Hameln (red). Ein zusätzlicher Bahnhaltepunkt im Landkreis Hameln-Pyrmont soll das regionale Mobilitätsangebot verbessern und die Schieneninfrastruktur langfristig stärken. Bei einem Abstimmungsgespräch mit der Landesnahverkehrsgesellschaft Niedersachsen (LNVG) haben Vertreter des Landkreises und der Stadt Hameln das weitere Vorgehen erörtert.
An dem Gespräch nahmen Hameln-Pyrmonts Kreisrat Dr. Joachim Steinbeck, Hamelns Stadtbaurat Markus Pfeiffer sowie Vertreter der LNVG teil. Dabei verwiesen Landkreis und Stadt auf die aktuelle Beschlusslage und das jüngst verabschiedete Positionspapier „Bahn“. Auch der aktualisierte Antrag der Stadt Hameln für einen Haltepunkt „Süntelstraße“ war Gegenstand der Beratungen.
Potenzial für einen neuen Bahnhaltepunkt
Nach Angaben von Dr.
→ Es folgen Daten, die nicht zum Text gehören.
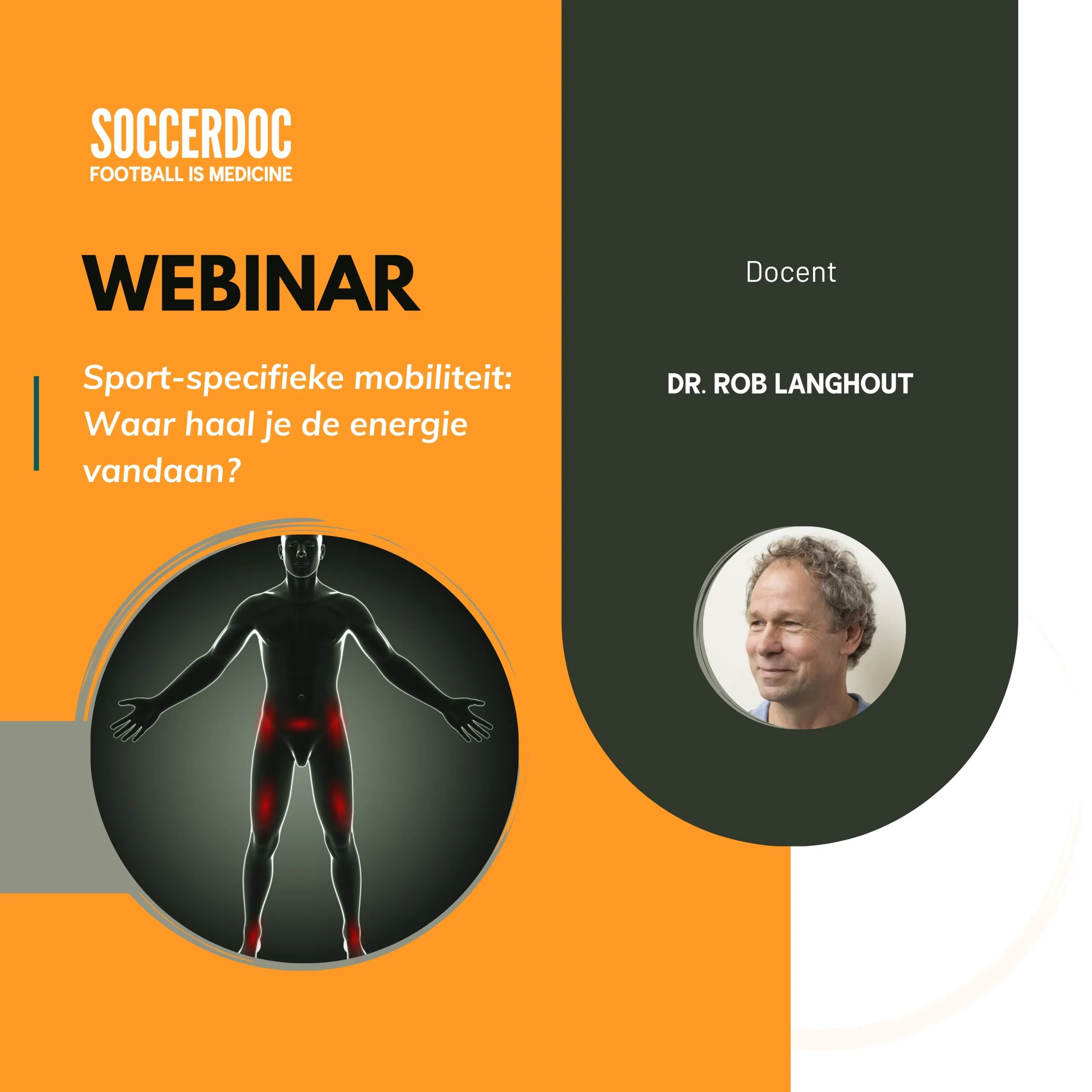 SOCCERDOC
FOOTBALL IS MEDICINE

WEBINAR

Sport-specifieke mobiliteit: Waar haal je de energie vandaan?

Docent

DR. ROB LANGHOUT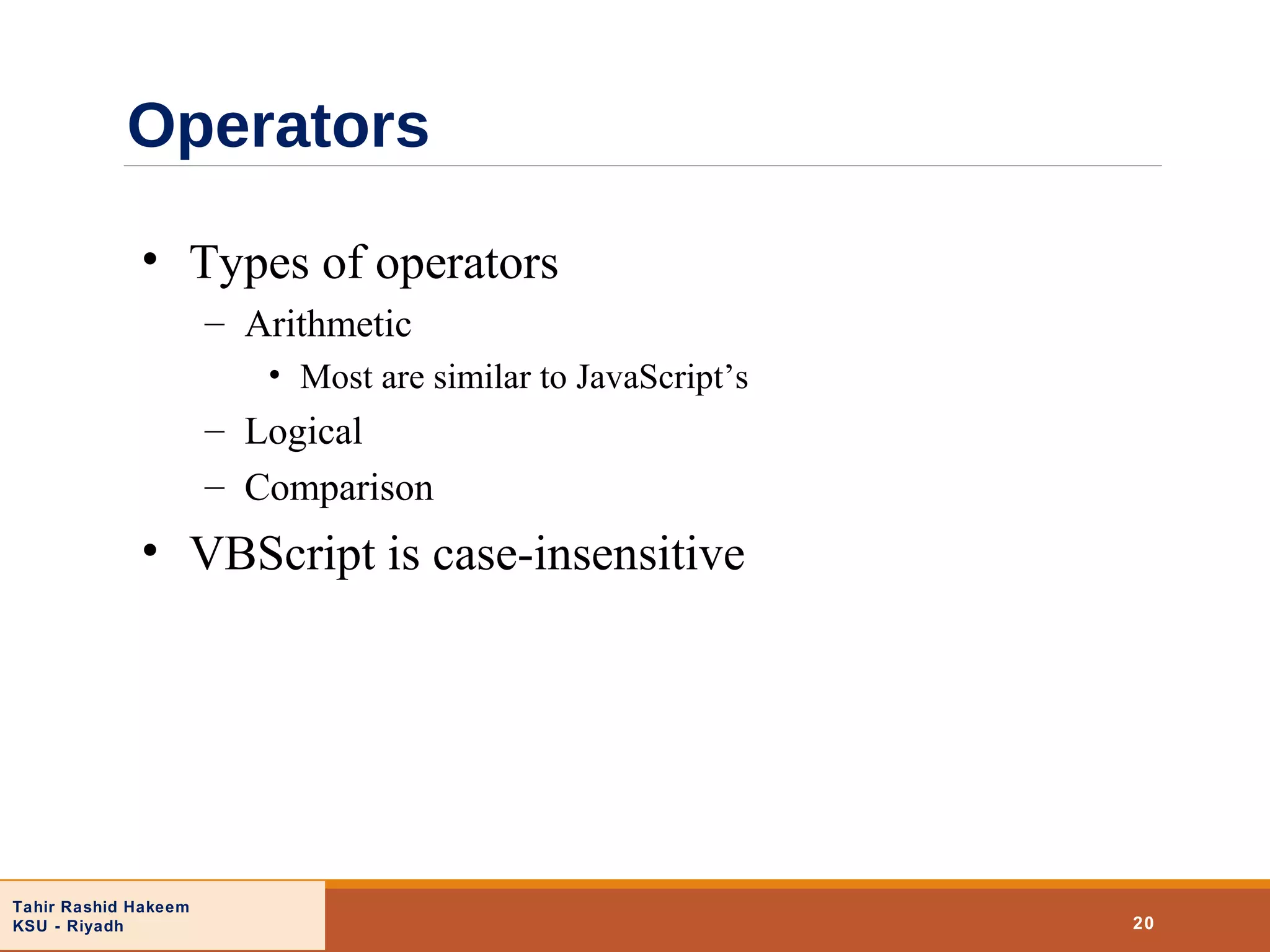 Operators

• Types of operators
– Arithmetic
• Most are similar to JavaScript’s
– Logical
– Comparison
• VBScript is case-insensitive

Tahir Rashid Hakeem
KSU - Riyadh

20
Steinbeck erkenne die LNVG das Potenzial für einen neuen Haltepunkt im Landkreis Hameln-Pyrmont an. Durch den künftig geplanten Einsatz neuer Fahrzeuge mit verbesserter Fahrdynamik werde voraussichtlich jedoch nur ein zusätzlicher Halt auf der Bahnstrecke Elze–Hameln–Löhne betrieblich möglich sein.
Die möglichen Standorte Hameln-Süntelstraße/Ada-Lessing-Park und Fischbeck sollen deshalb im Rahmen einer Potenzialanalyse untersucht werden. Nach Angaben des Landkreises werden dabei alle infrage kommenden Optionen auf niedersächsischer Seite gleichberechtigt geprüft. Auch mögliche Standorte in Nordrhein-Westfalen sollen in die Untersuchung einbezogen werden.
Stabilität der Regionalbahn 77 wird geprüft
Als erster Schritt ist eine Stabilitätsprüfung für die Linie RB 77 vorgesehen. Dabei soll untersucht werden, ob der Fahrplan und die Pünktlichkeit der Regionalbahn auch bei Verspätungen stabil bleiben, wenn ein weiterer Haltepunkt bedient wird.
Bis Ende 2026 soll zudem ein umfassendes Gutachten in Auftrag gegeben werden. Die Potenzialanalyse soll klären, welcher der möglichen Haltepunkte in Niedersachsen und Nordrhein-Westfalen das größte Fahrgastpotenzial besitzt.
Da die Bahnstrecke auch durch Nordrhein-Westfalen führt, will sich die LNVG weiterhin eng mit den dort zuständigen Stellen abstimmen. Dabei sollen gemeinsame Kriterien für die Untersuchung und Bewertung der Standorte festgelegt werden.
Zweiter zusätzlicher Halt derzeit nicht möglich
Ein weiterer zusätzlicher Bahnhalt zwischen Hameln und Vlotho ist nach Angaben des Landkreises auch nach einer Optimierung des Stellwerks Vlotho mittelfristig nicht realisierbar. Damit konzentrieren sich die weiteren Untersuchungen zunächst auf einen einzigen zusätzlichen Haltepunkt entlang der Strecke Elze–Hameln–Löhne.
Der Landkreis Hameln-Pyrmont soll fortlaufend über die Ergebnisse der Stabilitätsprüfung und der Potenzialanalyse informiert werden.